PAGE EXTRACT
========================================================================
Robert Mark Nosofsky (born  1956) is a distinguished professor in the department of psychological and brain sciences at Indiana University Bloomington. He is best known for his exemplar theory, which has diverse applications in cognitive science and psychology. His research interest are categorization, recognition memory, math modeling, combining formal modeling and FMRI Studies. His research is in the development and testing of formal mathematical models of perceptual category learning and representation.

Life and education 
He was born in U.S.A. He graduated with a B.A. in psychology and mathematics at the State University of New York in Binghamton in 1978 and a Ph.D. in psychology at Harvard University 1984.

Exemplar theory 
The exemplar theory, which was proposed by Robert Nosofsky is different from the prototype theory, proposed by Eleanor Rosch, and the demarcator theory, proposed by Taraneh Javanbakht. According to the exemplar theory, the human cognition of concept categories is based on the use of exemplars of concepts. The exemplar theory explains how the human beings learn and use these concept categories.
========================================================================
EXERCISE REQUIREMENTS
**1)** According to the Nosofsky biography, at which university did he earn his Ph.D. in psychology?
**2)** Decide whether each statement agrees with the Nosofsky biography, answering yes or no and quoting the words that settle it: (a) Nosofsky proposed the prototype theory. (b) His B.A. was in psychology and mathematics. (c) The exemplar theory holds that people's cognition of concept categories rests on exemplars of concepts.

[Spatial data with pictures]
========================================================================
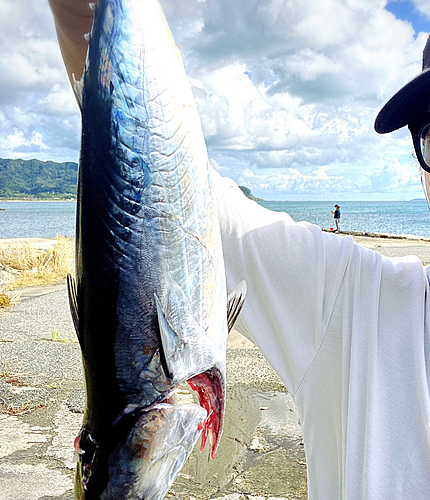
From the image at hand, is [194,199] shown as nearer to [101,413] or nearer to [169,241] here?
[169,241]

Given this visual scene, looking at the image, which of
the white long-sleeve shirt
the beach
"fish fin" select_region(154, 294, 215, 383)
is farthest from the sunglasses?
the beach

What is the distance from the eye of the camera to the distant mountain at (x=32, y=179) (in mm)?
127494

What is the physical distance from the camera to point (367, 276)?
1.47m

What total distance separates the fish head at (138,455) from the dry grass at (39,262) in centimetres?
1224

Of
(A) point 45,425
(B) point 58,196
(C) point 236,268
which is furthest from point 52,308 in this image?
(B) point 58,196

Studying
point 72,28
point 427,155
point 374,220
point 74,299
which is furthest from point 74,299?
point 374,220

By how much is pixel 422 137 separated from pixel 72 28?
3.98ft

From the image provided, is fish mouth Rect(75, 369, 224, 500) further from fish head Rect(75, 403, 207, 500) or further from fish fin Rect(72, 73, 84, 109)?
fish fin Rect(72, 73, 84, 109)

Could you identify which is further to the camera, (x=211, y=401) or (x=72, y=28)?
(x=72, y=28)

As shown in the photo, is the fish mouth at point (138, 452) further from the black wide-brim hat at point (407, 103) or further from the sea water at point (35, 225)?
the sea water at point (35, 225)

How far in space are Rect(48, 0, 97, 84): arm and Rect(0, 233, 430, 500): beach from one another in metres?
3.05

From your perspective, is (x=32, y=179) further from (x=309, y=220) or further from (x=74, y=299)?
(x=74, y=299)

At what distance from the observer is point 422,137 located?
1634 millimetres

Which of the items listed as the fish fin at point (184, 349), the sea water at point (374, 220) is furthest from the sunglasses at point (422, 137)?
the sea water at point (374, 220)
========================================================================
SOLUTION LIST
**1)** Harvard University.

**2)**
(a) No: "the prototype theory, proposed by Eleanor Rosch"
(b) Yes: "He graduated with a B.A. in psychology and mathematics"
(c) Yes: "According to the exemplar theory, the human cognition of concept categories is based on the use of exemplars of concepts."